L'inchiesta e il sequestro di oltre 50 telefonini
Le indagini condotte dai militari del Comando provinciale di Trapani e dagli agenti del Nucleo investigativo regionale Sicilia della polizia penitenziaria sono state avviate, a ottobre 2019, dopo le denunce di alcuni detenuti passati dal carcere “Pietro Cerulli” che avevano segnalato episodi di corruzione. “Dietro nazione di denaro - si legge in una nota - gli indagati avrebbero consentito l’introduzione in carcere di sostanze stupefacenti, telefonini (oltre 50 quelli sequestrati) e altri beni come armi improprie, sigarette e profumi in favore di soggetti reclusi, anche appartenenti alla criminalità organizzata e ristretti in reparti di alta sicurezza”.

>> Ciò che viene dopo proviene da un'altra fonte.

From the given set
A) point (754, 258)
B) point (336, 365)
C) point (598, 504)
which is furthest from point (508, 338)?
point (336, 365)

Secondo quanto ricostruito dagli investigatori è emerso uno “spaccato inquietante della realtà carceraria trapanese - si legge ancora nella nota - in cui la possibilità di utilizzare telefonini per comunicare all’esterno sembrerebbe essere diventata indispensabilità per la quotidianità”. Quando non c’erano agenti "infedeli" disponibili si trovavano altri metodi. Alcuni detenuti nascondevano il materiale all’interno delle scarpe o nelle loro cavità comporre. In altri casi è stato accertato che sono stati calciati dei palloni, imbottiti di droga o cellulari, oltre il muro, o venivano utilizzati dei droni con la collaborazione di persone specializzate in questo servizio di delivery. Complessivamente sono state indagate trenta persone tra le quali quattro agenti di polizia penitenziari che non sono più in servizio. Tra questi anche due poliziotti che non risultano fra i destinatari del provvedimento cautelare. Gli indagati dovranno rispondere, a vario titolo, di detenzione ai fini di spaccio di sostanze stupefacenti, abuso d’ufficio, truffa, falsità materiale commessa da pubblico ufficiale in atti pubblici, falsità ideologica, evasione, accesso indebito di dispositivi di idonei alla comunicazione e omessa denuncia di reato. "Uno degli ex agenti - si conclude nella nota - è indagato perché non avrebbe denunciato il presunto pestaggio di un detenuto a opera di alcuni colleghi".